The night his wife gave birth to their first child, Mahmoud’s excitement at becoming a father was mixed with anxiety. As a Syrian refugee in Lebanon, he worried about how he would pay the hospital bill.
UNHCR, the UN Refugee Agency, covered 75 per cent of the cost, but Mahmoud had no money to pay the remaining US$170. Luckily, he knew one person in the area who could help him, a Lebanese shopkeeper called Abu Yacoub.
Mahmoud’s money had run out soon after he fled to Lebanon three years ago. He has been living in debt for two years, and he is not alone. A UN study in 2015 found that many Syrian refugees in Lebanon are sinking deeper into debt as time goes on.

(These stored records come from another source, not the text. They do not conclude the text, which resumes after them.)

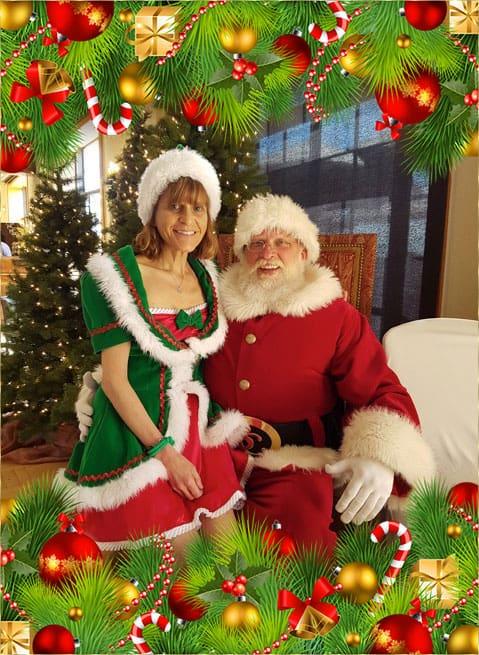 Ontario-Parade-Santa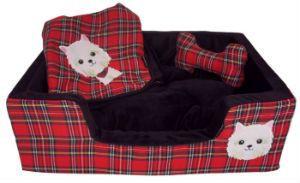 Super Stylish Red&Black Bed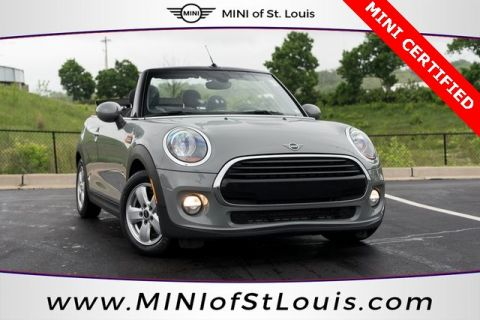 Certified Pre-Owned 2019 MINI Cooper Convertible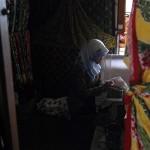 FOTO BATIK SEMARANG : Batik Gemawang Diproduksi di Jambu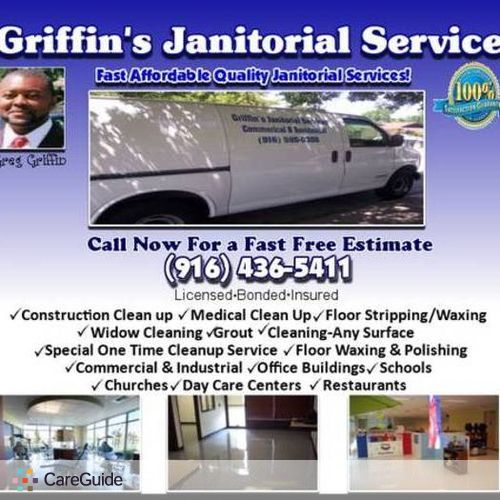Housekeeper Provider Griffin's Janitorial's Profile Picture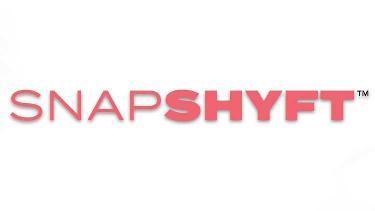 SnapShyft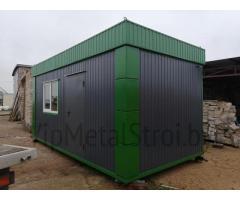 Металлоконструкции и быстровозводимые здания под заказ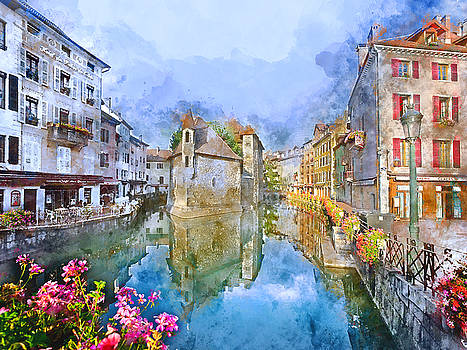 France by Marvin Blaine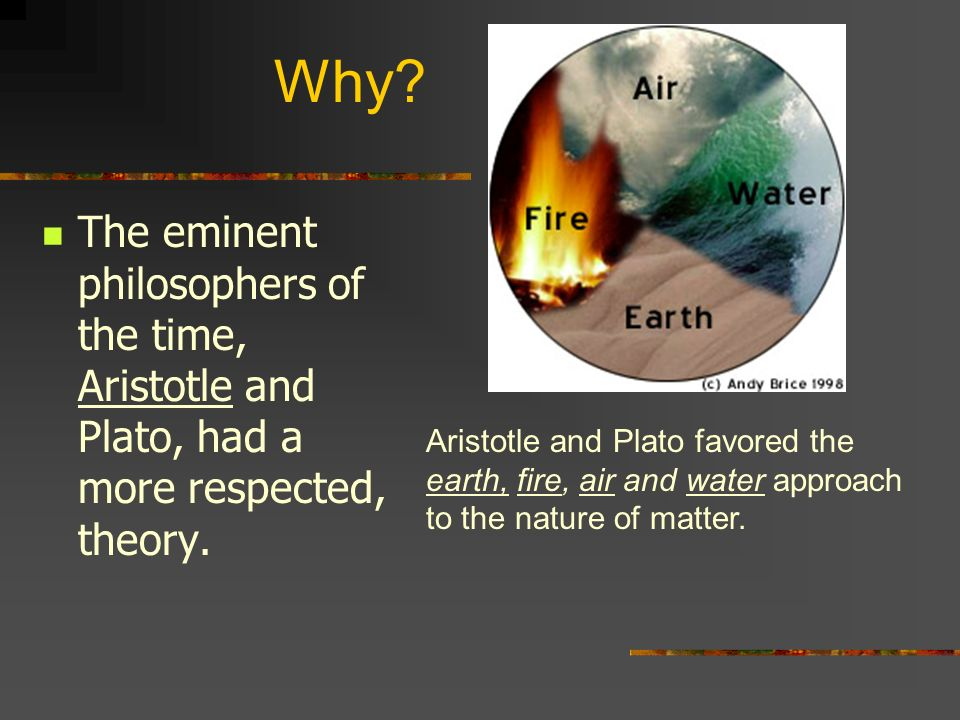 Why The eminent philosophers of the time, Aristotle and Plato, had a more respected, theory.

With few work opportunities, too little aid and rising living expenses, many Syrian refugees struggle to get by on a daily basis.
Abu Yacoub has become a lifeline to many of the Syrians living in tented settlements near him in the Bekaa Valley. They mostly buy rice, flour, bread and sugar from his shop. Very few can afford to pay, yet he still gives them what they need on credit, regardless of whether they can pay him back soon or not.